__What you need to do__.
Reproduce the passage on homelessness spending below word for word, from its first heading to its final sentence.

Cost to Homelessness Services

  • Budget 2020 had allocated €166 million for the cost of providing homelessness services under Section 10 of the Housing Act in 2020.
  • Budget 2021 has indicated that the actual spend on homelessness services in 2020 will have been €196 million, due to the impact of Covid-19 public health requirements. 
  • Budget 2021 announced a €22 million increase in spending on homelessness, bringing the budget to €218 million. 

Therefore, it can be surmised that the cost of implementing the public health requirements and capturing short-term rental accommodation for emergency accommodation during the course of 2020 has been €30 million.

 

Benefits of Move Away from Congregated Settings

Our research has shown that there have been real benefits to moving away from congregated settings during the pandemic period. 

  • Long-term rough sleepers with complex needs were more likely to accept an offer of own-room or own-door accommodation during the pandemic period than they had been to accept the offer of multi-person dormitory accommodation pre-pandemic.
  • In a number of cases this led to very positive outcomes for long-term rough sleepers with complex needs- providing clients with their ‘own space’ was seen as pivotal in engaging with rough sleepers.

__Input data__.
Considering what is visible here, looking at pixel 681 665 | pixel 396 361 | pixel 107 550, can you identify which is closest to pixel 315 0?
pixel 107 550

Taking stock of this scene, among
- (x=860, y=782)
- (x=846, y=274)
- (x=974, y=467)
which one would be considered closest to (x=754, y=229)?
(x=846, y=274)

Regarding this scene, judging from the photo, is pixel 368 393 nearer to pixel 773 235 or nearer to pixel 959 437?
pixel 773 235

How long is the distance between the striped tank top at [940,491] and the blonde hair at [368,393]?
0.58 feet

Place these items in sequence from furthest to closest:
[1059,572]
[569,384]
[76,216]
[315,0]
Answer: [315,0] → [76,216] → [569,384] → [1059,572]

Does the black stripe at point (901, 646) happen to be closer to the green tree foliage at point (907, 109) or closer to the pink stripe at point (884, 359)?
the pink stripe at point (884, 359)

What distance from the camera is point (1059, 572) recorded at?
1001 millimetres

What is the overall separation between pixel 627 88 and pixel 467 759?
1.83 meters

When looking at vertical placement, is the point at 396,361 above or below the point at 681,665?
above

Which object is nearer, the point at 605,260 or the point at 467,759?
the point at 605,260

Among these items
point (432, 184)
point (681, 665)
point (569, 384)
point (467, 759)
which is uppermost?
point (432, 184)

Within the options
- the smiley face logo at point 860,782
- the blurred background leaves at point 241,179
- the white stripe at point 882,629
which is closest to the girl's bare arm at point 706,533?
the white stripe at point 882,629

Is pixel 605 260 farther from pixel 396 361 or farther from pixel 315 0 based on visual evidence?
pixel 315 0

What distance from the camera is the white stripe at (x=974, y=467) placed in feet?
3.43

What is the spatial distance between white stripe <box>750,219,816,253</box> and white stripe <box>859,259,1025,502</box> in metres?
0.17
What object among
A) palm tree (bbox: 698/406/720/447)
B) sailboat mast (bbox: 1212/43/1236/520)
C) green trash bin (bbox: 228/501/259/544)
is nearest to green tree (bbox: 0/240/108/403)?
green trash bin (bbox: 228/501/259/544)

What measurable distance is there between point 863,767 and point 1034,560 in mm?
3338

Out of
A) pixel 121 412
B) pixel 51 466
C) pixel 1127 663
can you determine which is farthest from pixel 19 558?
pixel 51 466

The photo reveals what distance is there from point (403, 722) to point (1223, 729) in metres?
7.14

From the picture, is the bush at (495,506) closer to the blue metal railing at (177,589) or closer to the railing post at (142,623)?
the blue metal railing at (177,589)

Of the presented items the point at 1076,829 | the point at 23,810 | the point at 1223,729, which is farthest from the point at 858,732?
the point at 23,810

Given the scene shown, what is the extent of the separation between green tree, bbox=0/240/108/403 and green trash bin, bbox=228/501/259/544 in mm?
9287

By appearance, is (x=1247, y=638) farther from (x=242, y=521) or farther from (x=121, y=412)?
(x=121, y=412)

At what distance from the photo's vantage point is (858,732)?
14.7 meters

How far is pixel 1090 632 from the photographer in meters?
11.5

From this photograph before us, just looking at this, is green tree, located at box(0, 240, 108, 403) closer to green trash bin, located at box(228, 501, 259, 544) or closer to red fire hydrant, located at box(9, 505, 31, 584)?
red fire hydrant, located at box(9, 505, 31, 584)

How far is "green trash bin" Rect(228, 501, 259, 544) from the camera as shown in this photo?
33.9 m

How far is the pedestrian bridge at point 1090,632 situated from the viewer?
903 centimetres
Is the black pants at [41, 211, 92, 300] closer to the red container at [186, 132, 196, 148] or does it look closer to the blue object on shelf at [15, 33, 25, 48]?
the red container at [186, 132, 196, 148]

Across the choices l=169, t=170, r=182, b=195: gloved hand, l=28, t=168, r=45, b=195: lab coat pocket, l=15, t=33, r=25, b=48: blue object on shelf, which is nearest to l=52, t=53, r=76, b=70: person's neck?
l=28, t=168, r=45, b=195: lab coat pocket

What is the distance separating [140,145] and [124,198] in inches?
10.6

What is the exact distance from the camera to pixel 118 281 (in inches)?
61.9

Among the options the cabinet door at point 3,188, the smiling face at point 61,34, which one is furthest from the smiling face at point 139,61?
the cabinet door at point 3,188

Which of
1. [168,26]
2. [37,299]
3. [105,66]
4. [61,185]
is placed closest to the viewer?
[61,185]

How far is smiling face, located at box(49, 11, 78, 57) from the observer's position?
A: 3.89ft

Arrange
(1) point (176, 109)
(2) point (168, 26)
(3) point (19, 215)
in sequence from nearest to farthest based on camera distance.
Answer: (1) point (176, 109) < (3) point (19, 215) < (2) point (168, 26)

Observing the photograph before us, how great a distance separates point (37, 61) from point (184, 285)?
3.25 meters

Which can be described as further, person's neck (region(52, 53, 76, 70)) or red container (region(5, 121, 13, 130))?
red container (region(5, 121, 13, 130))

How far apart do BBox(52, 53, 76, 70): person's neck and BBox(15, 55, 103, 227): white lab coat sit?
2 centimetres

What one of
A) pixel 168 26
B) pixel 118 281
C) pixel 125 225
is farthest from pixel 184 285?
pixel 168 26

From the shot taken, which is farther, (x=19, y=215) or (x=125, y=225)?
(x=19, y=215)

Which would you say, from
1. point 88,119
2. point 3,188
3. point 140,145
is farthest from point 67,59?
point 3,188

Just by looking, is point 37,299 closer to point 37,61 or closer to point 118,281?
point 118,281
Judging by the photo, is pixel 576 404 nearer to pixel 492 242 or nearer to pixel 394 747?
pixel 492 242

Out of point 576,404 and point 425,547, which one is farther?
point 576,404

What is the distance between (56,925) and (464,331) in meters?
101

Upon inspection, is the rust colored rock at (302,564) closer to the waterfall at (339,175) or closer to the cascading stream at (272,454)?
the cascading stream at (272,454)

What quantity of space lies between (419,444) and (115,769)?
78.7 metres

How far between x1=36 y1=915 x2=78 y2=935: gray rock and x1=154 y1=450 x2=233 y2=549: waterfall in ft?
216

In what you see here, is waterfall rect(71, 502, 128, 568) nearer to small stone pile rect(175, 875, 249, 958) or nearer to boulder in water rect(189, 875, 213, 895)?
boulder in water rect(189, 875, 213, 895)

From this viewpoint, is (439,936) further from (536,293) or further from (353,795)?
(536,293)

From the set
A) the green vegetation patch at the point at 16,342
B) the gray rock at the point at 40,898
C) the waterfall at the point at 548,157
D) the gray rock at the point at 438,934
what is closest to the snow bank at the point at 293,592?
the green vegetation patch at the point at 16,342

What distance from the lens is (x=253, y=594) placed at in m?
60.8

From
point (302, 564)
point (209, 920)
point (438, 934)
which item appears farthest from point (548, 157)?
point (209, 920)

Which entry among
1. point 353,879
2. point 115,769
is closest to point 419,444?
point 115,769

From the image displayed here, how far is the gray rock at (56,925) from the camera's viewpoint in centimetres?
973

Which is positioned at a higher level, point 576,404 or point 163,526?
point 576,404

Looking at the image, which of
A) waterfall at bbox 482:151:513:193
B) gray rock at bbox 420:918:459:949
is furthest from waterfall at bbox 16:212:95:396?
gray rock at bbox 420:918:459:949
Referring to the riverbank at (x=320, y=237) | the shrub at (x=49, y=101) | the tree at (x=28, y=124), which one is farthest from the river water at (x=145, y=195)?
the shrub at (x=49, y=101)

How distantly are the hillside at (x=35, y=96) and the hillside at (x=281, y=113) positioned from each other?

__Reply to the task__.
Cost to Homelessness Services

  • Budget 2020 had allocated €166 million for the cost of providing homelessness services under Section 10 of the Housing Act in 2020.
  • Budget 2021 has indicated that the actual spend on homelessness services in 2020 will have been €196 million, due to the impact of Covid-19 public health requirements. 
  • Budget 2021 announced a €22 million increase in spending on homelessness, bringing the budget to €218 million. 

Therefore, it can be surmised that the cost of implementing the public health requirements and capturing short-term rental accommodation for emergency accommodation during the course of 2020 has been €30 million.

 

Benefits of Move Away from Congregated Settings

Our research has shown that there have been real benefits to moving away from congregated settings during the pandemic period. 

  • Long-term rough sleepers with complex needs were more likely to accept an offer of own-room or own-door accommodation during the pandemic period than they had been to accept the offer of multi-person dormitory accommodation pre-pandemic.
  • In a number of cases this led to very positive outcomes for long-term rough sleepers with complex needs- providing clients with their ‘own space’ was seen as pivotal in engaging with rough sleepers.